Tokyo-based seafood company Maruha Nichiro conducted an internet survey from 6 to 8 March of 1,000 people aged 15 to 59 in the Kanto and Kansai regions who eat at “kaiten” (rotary) sushi shops at least once a month. The company asked what kinds of toppings the participants had recently eaten and calculated the percentage of subjects who had eaten each kind of topping.
Salmon was the leader for the sixth consecutive year, especially among women, at 52.4 percent. This is over 20 points ahead of second-placed tuna, which 31 percent of women had eaten.
The top 10 items for all respondents were: salmon (46.3), tuna (red meat) at 34.2, yellowtail (30.2), fatty tuna belly (30.1), squid (22.5), green onion and fatty tuna belly (21.2), raw shrimp (18.6), horse mackerel (17.4), halibut dorsal fin muscle (“engawa” in Japanese) at 16.8, and salmon eggs (16.7).

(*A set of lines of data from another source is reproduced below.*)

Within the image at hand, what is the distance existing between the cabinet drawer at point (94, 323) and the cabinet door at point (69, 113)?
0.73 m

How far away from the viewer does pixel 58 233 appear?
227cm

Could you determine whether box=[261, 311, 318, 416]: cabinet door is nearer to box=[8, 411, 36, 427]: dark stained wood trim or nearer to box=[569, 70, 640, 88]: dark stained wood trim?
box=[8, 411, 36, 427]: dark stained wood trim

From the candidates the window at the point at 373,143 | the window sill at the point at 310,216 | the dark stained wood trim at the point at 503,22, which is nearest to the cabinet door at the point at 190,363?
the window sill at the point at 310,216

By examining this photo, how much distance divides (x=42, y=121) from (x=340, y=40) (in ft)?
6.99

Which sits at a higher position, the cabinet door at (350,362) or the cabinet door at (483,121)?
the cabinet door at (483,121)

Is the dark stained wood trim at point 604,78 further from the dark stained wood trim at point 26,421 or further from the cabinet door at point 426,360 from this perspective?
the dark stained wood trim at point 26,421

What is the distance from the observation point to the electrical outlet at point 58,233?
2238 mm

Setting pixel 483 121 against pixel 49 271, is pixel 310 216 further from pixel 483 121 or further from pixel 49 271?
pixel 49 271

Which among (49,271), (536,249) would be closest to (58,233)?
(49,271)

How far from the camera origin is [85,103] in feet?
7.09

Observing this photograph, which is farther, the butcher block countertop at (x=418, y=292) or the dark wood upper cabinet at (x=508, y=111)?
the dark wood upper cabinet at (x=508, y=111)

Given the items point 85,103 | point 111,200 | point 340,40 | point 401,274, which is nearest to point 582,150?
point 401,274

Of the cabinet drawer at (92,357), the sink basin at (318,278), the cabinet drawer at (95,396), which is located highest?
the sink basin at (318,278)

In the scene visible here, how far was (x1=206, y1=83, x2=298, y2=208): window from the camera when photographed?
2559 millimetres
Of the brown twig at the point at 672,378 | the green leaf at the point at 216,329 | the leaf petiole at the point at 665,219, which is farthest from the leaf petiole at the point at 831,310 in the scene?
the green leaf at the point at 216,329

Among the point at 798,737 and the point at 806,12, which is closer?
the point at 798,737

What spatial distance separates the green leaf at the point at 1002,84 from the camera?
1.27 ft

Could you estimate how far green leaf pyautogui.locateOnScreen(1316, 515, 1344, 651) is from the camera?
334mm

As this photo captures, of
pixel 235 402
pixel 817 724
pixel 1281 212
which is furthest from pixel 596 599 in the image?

Changes from years past are that squid has fallen a bit and egg is no longer in the top ten.
In the same survey, 54 percent of respondents said that they had been on a date to a conveyor-belt restaurant – significant because such places are sometimes considered to be fast food.
They also rated bad behaviors, including: eating only the topping while leaving the rice, wearing strong fragrances, getting upset at wait-times to be seated, taking someone else’s order, placing an order and then having it rejected, returning a plate grabbed accidentally, reaching over the conveyor belt to grab a plate from the opposite side, preparing your own tea and soy sauce without offering them to your date, making your date grab your plates from the conveyor for you, and competing to eat the highest number of plates.